That decision made me anathema to those who worked on the side of right and light, though I was hardly a witch at all, having just realized I could access my mother’s magick, along with the awful touch that once comprised my sole skill. When my mother died saving my life, I gained the ability to read objects with a touch, known among the gifted as psychometry, but my talent wasn’t natural and painless; it carried the pain of the fire that claimed my mother. In the dark Georgia woods where I found her necklace, I touched the metal and unlocked the rest of her abilities. From that point, I felt the difference in my blood and bone. I knew that spells would respond as they never had before.
Fortunately, Tia had studied the darkness of my choices, and then she shook her head. “What I see you’ve done, that’s not your heart,” she’d said. “I know you.”

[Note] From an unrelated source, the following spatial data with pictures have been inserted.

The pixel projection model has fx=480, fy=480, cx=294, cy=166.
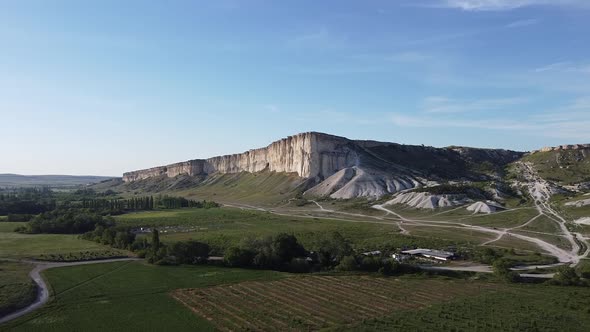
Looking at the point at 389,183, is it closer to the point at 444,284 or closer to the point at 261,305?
the point at 444,284

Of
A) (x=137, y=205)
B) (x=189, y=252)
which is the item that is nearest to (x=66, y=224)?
(x=189, y=252)

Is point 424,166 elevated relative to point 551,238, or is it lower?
elevated

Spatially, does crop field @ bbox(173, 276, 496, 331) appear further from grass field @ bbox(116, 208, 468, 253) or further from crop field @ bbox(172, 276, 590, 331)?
grass field @ bbox(116, 208, 468, 253)

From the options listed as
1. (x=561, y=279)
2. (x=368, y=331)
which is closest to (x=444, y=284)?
(x=561, y=279)

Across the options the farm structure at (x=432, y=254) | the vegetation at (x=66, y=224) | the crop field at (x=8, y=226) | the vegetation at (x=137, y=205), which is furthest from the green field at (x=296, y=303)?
the vegetation at (x=137, y=205)

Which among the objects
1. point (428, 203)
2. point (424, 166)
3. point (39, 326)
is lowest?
point (39, 326)

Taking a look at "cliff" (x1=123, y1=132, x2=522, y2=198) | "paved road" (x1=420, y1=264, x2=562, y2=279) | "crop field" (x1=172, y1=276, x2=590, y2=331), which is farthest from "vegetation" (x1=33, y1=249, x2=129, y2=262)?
"cliff" (x1=123, y1=132, x2=522, y2=198)

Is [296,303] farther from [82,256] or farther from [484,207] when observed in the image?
[484,207]

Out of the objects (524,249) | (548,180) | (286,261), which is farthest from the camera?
(548,180)
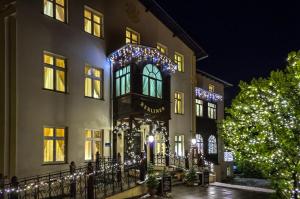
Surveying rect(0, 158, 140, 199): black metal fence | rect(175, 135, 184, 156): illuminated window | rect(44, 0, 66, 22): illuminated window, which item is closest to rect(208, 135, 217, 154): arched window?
rect(175, 135, 184, 156): illuminated window

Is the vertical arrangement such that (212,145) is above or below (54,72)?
below

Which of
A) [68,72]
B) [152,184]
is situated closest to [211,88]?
[152,184]

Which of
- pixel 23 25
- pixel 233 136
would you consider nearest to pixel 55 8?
pixel 23 25

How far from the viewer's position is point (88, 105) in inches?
746

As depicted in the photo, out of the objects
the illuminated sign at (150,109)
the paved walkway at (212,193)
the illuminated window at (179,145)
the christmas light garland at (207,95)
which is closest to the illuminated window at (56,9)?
the illuminated sign at (150,109)

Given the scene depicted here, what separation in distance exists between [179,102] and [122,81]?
7297 mm

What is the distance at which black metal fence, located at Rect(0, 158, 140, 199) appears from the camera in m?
13.8

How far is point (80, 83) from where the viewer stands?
1855cm

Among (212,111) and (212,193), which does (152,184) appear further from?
(212,111)

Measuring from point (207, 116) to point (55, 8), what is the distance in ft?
57.7

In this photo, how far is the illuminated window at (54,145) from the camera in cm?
1686

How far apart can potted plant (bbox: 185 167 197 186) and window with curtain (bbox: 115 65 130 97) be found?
5.12 m

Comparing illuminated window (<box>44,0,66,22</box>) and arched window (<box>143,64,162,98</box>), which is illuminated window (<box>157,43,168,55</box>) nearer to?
arched window (<box>143,64,162,98</box>)

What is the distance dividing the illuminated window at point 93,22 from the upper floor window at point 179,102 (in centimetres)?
795
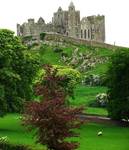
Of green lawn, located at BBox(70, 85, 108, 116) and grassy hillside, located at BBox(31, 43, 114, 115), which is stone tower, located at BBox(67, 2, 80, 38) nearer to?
grassy hillside, located at BBox(31, 43, 114, 115)

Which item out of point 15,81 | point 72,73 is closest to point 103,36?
point 72,73

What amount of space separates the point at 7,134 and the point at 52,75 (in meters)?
15.1

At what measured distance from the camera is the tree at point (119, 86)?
2867 inches

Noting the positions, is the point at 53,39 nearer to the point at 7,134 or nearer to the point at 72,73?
the point at 72,73

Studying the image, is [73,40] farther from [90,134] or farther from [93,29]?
[90,134]

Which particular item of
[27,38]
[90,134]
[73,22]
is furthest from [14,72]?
[73,22]

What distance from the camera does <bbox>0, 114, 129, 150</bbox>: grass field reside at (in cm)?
5444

Most wouldn’t be so kind or understanding. Already, I’d noticed a few people crossing the street to avoid me. As in the U.S., there were gifted in Mexico, but because of my crippled abilities—and the limitation of the touch—I could never ID them unless we made contact and our talents sparked. Now, with my witch sight, I could spot them from a distance, not an aura but a halo of dark or light, depending on their gift and how they used it. My own was a grimy mixture of bright and shadow, mottled from my contact with Maury and Dumah. I tried not to look at it any more than I had to. If there was a way to scrub off those choices, I didn’t know what it would be. No, the consequences would remain with me forever. Even if I spent my lifetime doing good deeds, practicing white magick, at best I would be—to others—a nether witch who denied her fundamental nature.
Even if the viper doesn’t bite, it’s still a snake.
Despite ostracism from some of her friends and colleagues, Tia had taken me into her home. I’d asked, “Don’t you mind? They won’t speak to you anymore. You’re an outcast now…like me.”